And I’m back, a full month after the last blogpost (sorry, with everything going on it’s hard to find the time)

Assignment 3 Post-Mortem

So our Assignment 3 was submitted a while back, and I’ve only really found the time to pen down my thoughts about it now. (Midterms, man).

For those that don’t remember, our Assignment 3 project is Let Me Know, a new approach to project management based around the ideas of triggers – ‘Let Me Know X’, that aims to simplify project management by modeling tasks and components in a more efficient way.

But beyond the idea, I’d like to explore what did and didn’t work, in the hopes that it might help anyone trying to do something similar.

ServiceWorkers

In the beginning, ServiceWorkers promise amazing things: background processing and updates, push notifications, and unicorns.

Okay, maybe not unicorns.

Still, the ponyfoo article does a great job of highlighting some of the amazing things that are in store with ServiceWorkers, among which we’d like to use Background Sync and Push Notifications the most, since they’d be what we seek in a native app, and would bring our PWA experience closer to that of a native app.

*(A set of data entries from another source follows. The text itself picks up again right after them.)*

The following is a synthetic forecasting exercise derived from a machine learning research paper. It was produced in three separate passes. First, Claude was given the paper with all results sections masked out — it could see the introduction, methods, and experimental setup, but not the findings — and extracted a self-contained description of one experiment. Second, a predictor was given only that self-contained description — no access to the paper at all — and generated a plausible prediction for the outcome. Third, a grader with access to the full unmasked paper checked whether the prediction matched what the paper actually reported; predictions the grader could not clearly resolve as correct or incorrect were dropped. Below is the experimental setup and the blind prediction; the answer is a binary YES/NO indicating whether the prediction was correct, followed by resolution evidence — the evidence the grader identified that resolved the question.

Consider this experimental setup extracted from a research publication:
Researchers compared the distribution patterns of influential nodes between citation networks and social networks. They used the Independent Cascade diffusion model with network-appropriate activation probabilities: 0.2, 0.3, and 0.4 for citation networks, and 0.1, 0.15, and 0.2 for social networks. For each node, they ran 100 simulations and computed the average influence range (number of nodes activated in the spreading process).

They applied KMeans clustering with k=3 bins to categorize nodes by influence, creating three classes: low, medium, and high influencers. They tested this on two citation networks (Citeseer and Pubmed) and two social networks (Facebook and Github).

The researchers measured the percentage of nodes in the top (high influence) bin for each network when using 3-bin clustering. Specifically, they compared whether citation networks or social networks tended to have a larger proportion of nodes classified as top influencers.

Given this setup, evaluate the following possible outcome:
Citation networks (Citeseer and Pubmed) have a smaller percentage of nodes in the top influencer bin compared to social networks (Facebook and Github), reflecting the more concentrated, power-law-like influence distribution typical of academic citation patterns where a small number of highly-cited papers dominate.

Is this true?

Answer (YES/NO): YES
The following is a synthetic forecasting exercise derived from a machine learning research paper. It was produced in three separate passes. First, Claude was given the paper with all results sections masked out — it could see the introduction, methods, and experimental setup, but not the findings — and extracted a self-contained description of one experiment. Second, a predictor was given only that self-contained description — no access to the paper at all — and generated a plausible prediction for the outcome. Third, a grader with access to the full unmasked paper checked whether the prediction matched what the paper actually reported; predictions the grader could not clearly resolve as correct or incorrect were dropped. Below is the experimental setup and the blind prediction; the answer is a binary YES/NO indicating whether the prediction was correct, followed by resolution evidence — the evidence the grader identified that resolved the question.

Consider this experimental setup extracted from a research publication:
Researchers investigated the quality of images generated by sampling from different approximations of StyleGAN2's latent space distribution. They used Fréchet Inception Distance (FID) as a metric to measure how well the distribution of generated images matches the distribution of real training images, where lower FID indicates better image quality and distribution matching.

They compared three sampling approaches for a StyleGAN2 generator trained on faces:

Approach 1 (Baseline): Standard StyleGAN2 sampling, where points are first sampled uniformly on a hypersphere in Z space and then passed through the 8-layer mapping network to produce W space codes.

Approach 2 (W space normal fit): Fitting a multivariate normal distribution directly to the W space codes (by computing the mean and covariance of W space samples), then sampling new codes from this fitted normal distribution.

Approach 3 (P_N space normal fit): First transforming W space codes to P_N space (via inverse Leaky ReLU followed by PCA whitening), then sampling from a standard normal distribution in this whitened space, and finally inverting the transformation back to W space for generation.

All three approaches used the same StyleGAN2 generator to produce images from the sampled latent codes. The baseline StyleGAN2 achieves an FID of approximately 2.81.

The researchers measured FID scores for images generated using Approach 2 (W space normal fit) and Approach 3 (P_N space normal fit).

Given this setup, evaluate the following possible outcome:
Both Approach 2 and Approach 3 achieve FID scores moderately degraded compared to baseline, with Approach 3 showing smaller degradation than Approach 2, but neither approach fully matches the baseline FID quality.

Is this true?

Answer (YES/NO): NO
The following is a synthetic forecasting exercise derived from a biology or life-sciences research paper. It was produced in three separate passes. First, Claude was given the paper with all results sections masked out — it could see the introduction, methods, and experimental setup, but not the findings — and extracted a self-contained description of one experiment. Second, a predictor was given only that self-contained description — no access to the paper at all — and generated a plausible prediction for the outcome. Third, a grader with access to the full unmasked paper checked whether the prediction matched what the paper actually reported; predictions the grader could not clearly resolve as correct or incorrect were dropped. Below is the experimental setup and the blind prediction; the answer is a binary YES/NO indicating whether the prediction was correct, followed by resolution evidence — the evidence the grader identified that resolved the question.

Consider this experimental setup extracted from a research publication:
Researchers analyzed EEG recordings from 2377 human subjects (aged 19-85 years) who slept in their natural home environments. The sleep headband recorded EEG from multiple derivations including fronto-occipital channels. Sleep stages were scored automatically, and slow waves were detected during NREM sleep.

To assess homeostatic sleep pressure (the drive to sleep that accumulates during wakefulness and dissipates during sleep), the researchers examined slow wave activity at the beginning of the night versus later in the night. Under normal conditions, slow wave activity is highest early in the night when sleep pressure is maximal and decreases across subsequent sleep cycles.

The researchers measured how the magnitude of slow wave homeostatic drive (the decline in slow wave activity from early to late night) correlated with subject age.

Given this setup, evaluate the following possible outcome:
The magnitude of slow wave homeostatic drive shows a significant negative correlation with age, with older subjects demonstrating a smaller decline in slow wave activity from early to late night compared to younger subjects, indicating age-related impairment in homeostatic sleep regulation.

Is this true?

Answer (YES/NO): YES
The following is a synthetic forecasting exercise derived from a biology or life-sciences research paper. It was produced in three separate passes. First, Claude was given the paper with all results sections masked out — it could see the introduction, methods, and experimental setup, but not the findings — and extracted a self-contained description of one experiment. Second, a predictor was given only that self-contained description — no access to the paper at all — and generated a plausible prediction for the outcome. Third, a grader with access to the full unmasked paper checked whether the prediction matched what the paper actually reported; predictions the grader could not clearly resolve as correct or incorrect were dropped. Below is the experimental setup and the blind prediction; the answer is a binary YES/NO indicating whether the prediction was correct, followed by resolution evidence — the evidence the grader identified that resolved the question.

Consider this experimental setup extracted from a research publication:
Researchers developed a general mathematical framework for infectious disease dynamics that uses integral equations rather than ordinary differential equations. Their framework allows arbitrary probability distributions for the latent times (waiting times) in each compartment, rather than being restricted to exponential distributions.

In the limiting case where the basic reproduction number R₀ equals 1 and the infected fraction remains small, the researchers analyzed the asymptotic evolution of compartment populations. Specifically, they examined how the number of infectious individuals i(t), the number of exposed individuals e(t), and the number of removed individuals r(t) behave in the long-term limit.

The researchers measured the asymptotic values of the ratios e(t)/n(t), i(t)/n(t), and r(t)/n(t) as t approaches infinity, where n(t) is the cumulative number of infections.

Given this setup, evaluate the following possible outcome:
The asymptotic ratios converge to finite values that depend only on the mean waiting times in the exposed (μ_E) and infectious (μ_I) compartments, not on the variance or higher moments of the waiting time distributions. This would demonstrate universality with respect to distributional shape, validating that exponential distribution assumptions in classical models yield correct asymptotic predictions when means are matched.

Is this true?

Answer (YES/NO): NO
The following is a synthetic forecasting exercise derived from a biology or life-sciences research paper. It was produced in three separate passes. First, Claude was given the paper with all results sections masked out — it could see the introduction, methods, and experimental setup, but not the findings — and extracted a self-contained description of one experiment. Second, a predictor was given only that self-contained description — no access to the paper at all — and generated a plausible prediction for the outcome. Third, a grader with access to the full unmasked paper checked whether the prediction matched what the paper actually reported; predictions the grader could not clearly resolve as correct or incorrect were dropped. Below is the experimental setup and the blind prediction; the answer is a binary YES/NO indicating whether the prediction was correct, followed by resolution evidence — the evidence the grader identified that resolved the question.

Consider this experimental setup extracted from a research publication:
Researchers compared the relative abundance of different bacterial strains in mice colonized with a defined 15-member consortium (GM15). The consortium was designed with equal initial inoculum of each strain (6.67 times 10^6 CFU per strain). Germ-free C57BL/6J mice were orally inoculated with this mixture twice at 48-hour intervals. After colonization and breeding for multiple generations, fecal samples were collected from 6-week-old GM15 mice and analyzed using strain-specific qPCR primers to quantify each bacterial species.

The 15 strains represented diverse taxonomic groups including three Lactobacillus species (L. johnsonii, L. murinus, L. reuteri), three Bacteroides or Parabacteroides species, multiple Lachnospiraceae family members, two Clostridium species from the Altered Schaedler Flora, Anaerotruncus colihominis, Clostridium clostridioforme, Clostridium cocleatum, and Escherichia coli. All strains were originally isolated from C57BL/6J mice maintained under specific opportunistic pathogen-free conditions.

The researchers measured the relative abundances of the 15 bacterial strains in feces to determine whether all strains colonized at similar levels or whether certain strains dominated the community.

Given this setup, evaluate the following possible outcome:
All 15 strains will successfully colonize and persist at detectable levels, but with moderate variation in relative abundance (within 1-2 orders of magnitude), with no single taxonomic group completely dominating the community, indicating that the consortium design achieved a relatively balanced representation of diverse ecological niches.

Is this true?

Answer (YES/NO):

The downside of staying on the blazing edge, however, is that stuff doesn’t get supported. Serviceworkers (install, lifecycle) aren’t even supported on Mobile safari, Push Notifications only work on Desktop Firefox and Chrome, and pretty much nothing supports Background Sync (save Chrome on Android).

Maybe next year, yeah?

Telegram authentication

Something that I did manage to get working, that I’m pretty proud of, was Telegram Authentication.

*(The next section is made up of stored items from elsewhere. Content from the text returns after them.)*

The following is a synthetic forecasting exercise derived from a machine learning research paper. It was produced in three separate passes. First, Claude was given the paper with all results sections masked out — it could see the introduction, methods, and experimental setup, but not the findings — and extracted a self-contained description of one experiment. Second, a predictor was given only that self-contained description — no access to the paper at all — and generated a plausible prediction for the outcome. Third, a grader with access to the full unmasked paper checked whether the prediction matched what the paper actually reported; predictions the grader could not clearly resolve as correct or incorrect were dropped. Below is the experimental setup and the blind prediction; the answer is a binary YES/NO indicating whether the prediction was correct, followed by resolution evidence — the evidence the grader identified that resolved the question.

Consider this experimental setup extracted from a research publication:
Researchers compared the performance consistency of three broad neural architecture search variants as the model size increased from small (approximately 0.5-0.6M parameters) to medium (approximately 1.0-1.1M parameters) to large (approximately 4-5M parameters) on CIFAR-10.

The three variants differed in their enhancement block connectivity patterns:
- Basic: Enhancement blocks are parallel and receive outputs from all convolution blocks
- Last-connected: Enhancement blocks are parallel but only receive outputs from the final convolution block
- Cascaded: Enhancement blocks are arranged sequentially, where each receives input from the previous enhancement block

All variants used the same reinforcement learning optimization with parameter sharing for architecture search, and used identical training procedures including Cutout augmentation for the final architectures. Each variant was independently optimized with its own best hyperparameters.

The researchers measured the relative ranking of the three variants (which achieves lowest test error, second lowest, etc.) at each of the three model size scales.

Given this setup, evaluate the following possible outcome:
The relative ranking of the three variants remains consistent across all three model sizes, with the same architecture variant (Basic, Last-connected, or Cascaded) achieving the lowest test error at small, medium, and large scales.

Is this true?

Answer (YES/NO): YES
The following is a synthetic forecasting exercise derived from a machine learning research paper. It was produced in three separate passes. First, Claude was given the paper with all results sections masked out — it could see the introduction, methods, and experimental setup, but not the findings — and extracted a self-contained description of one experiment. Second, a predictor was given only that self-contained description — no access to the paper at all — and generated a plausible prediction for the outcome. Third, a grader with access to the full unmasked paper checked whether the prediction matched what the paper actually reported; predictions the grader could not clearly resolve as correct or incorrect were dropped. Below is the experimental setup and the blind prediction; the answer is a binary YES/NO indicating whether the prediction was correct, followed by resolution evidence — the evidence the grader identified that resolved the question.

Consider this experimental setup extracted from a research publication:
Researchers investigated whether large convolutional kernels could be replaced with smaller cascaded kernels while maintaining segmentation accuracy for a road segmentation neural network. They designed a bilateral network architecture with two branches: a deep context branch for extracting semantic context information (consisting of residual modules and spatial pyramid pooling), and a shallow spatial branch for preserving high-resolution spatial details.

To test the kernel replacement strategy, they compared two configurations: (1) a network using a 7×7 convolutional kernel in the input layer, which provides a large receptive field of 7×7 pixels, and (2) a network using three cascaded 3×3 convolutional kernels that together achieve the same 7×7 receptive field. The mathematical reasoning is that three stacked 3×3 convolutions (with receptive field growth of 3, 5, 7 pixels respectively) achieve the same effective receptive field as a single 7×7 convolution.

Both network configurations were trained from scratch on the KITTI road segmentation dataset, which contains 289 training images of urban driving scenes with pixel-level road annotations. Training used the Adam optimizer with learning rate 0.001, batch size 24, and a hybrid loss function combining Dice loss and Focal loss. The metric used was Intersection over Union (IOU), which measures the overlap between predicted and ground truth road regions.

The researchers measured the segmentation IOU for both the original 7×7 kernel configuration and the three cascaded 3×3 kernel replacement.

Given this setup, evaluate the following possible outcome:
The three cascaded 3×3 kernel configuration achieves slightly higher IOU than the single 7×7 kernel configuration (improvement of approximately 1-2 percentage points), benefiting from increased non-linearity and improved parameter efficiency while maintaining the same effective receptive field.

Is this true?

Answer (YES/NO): NO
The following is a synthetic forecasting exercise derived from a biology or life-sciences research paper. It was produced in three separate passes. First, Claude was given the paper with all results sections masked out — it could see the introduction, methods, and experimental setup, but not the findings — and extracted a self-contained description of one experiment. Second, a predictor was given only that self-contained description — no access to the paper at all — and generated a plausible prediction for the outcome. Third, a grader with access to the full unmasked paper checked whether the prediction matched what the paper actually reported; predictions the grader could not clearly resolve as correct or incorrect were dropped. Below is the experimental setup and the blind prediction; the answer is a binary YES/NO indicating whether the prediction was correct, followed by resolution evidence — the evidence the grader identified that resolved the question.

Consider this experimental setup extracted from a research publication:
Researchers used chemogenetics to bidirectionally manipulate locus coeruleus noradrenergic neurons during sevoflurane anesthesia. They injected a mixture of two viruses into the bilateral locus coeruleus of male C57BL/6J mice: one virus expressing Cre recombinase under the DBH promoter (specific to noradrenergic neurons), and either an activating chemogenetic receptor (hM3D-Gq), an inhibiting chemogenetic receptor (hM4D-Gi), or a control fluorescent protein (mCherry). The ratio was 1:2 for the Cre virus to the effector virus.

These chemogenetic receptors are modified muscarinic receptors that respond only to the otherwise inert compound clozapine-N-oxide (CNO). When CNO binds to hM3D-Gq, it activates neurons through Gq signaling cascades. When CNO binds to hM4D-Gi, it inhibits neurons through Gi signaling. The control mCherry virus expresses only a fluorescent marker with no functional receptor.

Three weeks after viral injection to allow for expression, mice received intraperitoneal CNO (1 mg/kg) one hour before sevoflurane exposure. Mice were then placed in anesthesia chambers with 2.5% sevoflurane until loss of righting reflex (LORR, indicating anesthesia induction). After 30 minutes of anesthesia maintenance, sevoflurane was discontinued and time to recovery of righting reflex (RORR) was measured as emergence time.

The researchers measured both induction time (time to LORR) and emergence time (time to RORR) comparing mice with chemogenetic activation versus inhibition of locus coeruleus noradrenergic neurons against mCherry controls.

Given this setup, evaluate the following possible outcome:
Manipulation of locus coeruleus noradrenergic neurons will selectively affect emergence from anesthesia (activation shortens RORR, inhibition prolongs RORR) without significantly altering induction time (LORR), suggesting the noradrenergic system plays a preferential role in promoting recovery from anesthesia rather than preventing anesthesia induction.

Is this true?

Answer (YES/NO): NO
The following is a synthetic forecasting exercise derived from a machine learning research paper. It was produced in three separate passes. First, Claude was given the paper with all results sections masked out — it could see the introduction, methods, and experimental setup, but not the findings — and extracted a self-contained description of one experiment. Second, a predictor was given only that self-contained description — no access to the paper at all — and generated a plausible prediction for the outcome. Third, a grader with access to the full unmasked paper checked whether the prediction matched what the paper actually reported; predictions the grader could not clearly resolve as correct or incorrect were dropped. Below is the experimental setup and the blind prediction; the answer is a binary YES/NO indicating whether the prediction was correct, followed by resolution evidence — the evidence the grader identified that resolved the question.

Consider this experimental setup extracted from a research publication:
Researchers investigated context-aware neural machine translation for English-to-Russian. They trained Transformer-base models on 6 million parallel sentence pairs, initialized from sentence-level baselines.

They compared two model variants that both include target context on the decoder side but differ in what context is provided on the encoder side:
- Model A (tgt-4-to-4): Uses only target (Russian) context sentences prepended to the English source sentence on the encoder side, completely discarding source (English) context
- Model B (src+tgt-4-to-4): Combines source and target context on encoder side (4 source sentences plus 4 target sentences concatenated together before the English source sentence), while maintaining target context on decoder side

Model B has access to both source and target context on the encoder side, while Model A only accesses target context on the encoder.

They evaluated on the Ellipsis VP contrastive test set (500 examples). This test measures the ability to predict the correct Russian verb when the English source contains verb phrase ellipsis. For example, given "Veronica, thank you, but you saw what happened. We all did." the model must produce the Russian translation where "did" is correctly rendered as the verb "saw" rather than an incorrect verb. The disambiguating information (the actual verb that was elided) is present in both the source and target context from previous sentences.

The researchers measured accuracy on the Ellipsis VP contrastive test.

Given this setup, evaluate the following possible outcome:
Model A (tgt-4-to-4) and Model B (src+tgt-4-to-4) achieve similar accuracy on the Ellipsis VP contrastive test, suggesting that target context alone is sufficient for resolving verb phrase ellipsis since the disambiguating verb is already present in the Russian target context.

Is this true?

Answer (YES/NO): NO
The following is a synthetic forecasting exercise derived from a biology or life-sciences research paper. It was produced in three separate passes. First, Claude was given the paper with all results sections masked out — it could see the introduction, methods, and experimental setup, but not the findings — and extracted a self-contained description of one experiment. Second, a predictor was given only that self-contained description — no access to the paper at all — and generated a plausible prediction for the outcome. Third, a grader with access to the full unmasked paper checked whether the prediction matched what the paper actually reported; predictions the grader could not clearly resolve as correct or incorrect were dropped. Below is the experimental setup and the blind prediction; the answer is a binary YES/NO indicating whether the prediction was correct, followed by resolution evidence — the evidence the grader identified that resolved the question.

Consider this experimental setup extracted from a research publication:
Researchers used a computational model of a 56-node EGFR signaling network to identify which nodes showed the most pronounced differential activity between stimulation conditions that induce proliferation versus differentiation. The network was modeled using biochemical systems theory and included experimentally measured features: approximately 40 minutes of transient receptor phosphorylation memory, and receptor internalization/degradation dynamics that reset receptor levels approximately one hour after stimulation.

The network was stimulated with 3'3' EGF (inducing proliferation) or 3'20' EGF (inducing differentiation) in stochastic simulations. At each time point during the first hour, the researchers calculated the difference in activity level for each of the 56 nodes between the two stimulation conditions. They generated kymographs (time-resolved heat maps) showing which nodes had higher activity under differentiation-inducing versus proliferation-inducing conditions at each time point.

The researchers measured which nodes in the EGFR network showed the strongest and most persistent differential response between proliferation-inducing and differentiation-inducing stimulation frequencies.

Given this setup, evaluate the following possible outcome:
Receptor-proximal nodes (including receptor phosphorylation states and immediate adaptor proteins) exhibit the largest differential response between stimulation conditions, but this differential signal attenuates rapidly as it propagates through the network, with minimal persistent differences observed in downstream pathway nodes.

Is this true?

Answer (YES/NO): NO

As you may or may not know, Telegram doesn’t offer an authentication API, so you can’t typically log in directly with Telegram. Did that stop us? Of course not! Because so much of our app relied upon Telegram integration (in the form of our bot, @lmknowbot), we wanted to make it such that you could log in solely with Telegram, without needing to first authenticate with Facebook / create an account, then link your Telegram username. Accomplishing this, however, required some creative thinking.

Authentication is all about information, so that’s where we began our analysis. Telegram’s bot API is structured in such a way that we can’t message a user until that person first starts interacting with our bot. And there’s no way to resolve a given @username into a userID (the bot API only accepts user IDs), meaning that the only way for a given telegram authentication scheme to work would be for a user to initiate contact through telegram.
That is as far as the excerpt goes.